▶ [Exercise aim]:
Leave out the pictures and reproduce all of the data exactly.

▶ [Extracted information]:
────────────────────

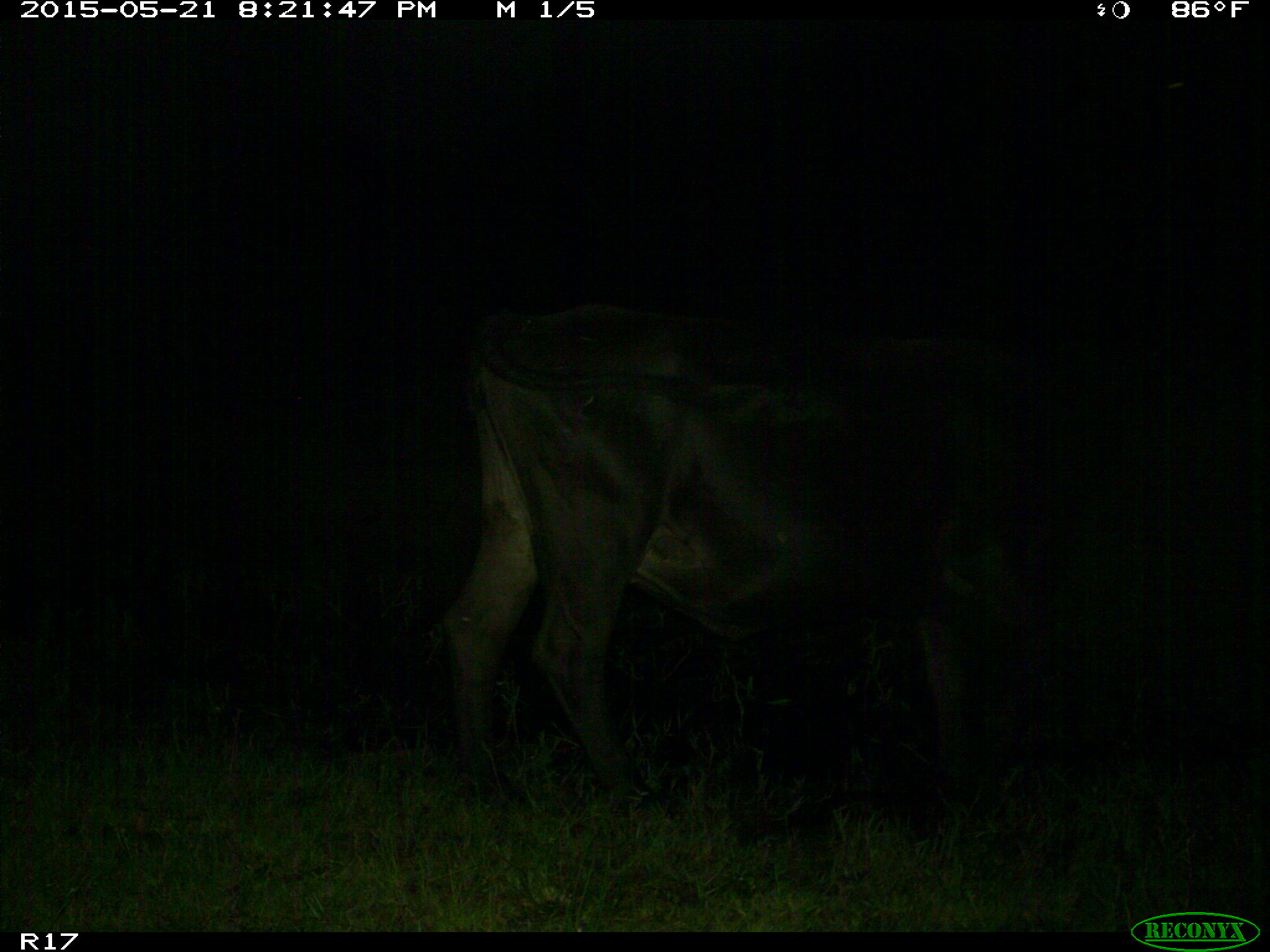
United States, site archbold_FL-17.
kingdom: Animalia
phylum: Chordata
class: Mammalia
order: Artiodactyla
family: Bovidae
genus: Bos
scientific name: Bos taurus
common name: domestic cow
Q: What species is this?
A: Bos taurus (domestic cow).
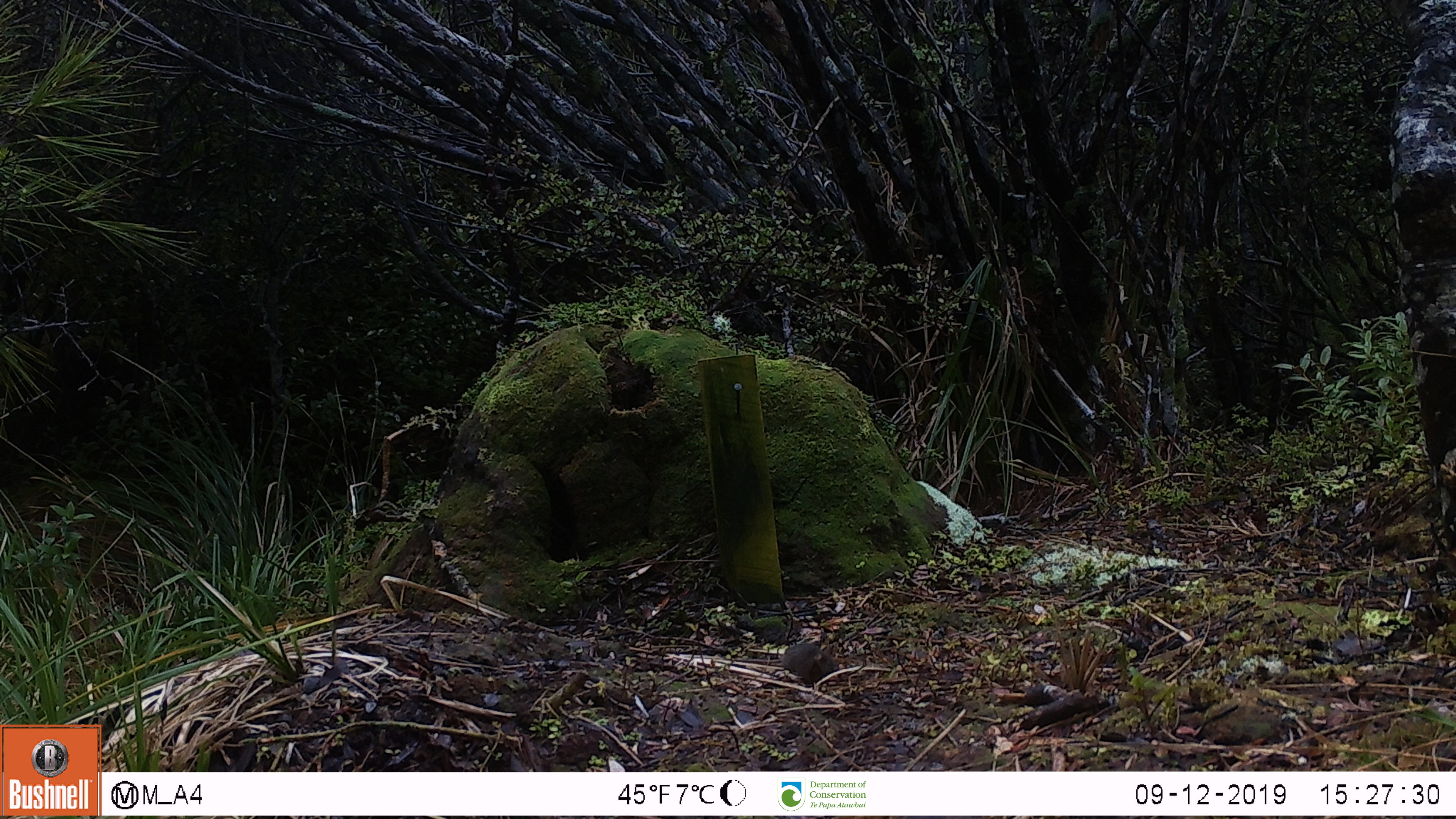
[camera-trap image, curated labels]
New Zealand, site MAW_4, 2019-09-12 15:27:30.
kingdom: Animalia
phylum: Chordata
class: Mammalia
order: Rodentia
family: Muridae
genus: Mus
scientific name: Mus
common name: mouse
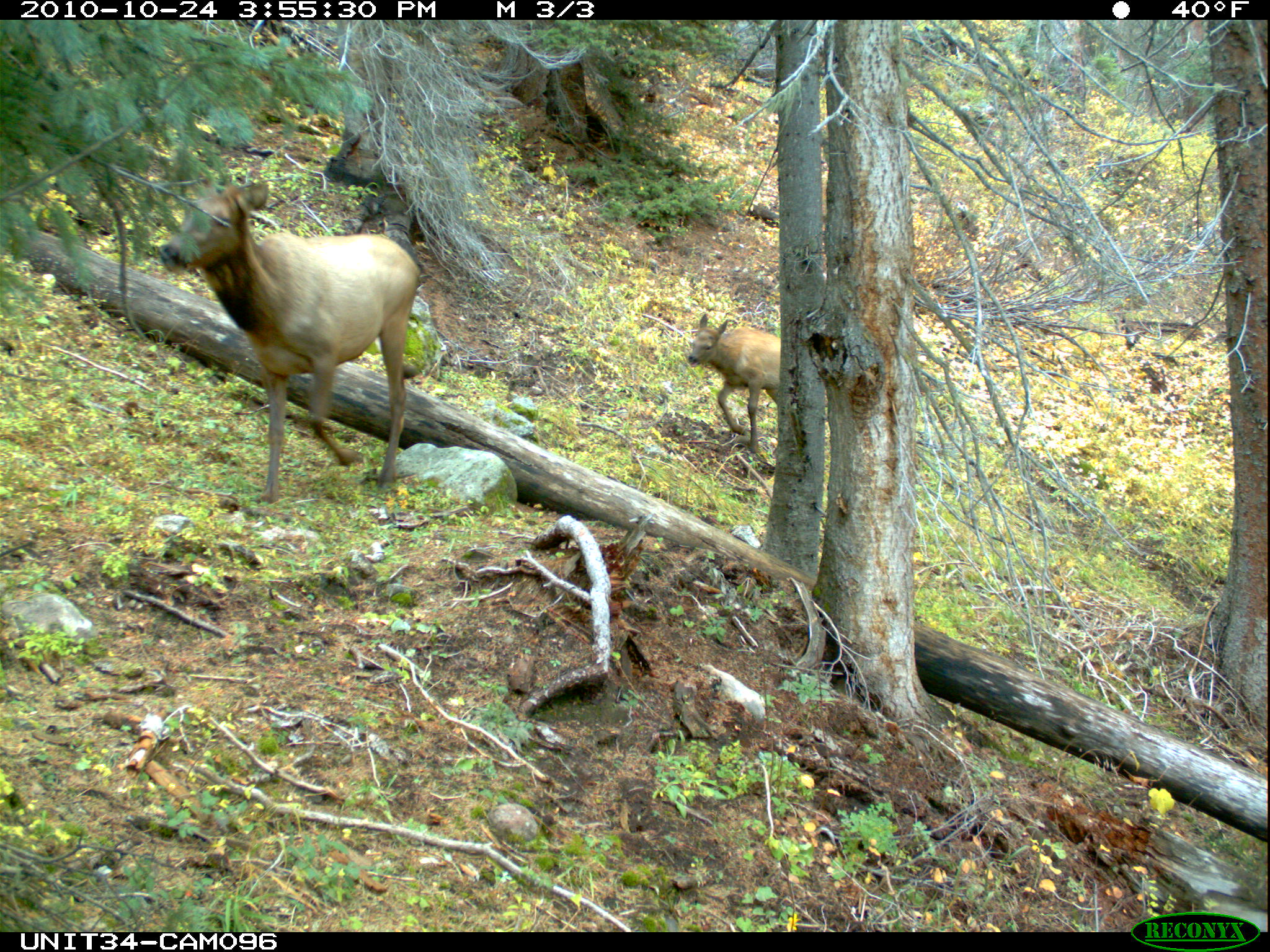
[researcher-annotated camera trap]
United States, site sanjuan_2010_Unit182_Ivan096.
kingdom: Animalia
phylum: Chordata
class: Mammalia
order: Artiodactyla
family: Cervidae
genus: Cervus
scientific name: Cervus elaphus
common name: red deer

────────────────────

▶ [Answer to this exercise]:
United States, site archbold_FL-17.
kingdom: Animalia
phylum: Chordata
class: Mammalia
order: Artiodactyla
family: Bovidae
genus: Bos
scientific name: Bos taurus
common name: domestic cow
Q: What species is this?
A: Bos taurus (domestic cow).
[camera-trap image, curated labels]
New Zealand, site MAW_4, 2019-09-12 15:27:30.
kingdom: Animalia
phylum: Chordata
class: Mammalia
order: Rodentia
family: Muridae
genus: Mus
scientific name: Mus
common name: mouse
[researcher-annotated camera trap]
United States, site sanjuan_2010_Unit182_Ivan096.
kingdom: Animalia
phylum: Chordata
class: Mammalia
order: Artiodactyla
family: Cervidae
genus: Cervus
scientific name: Cervus elaphus
common name: red deer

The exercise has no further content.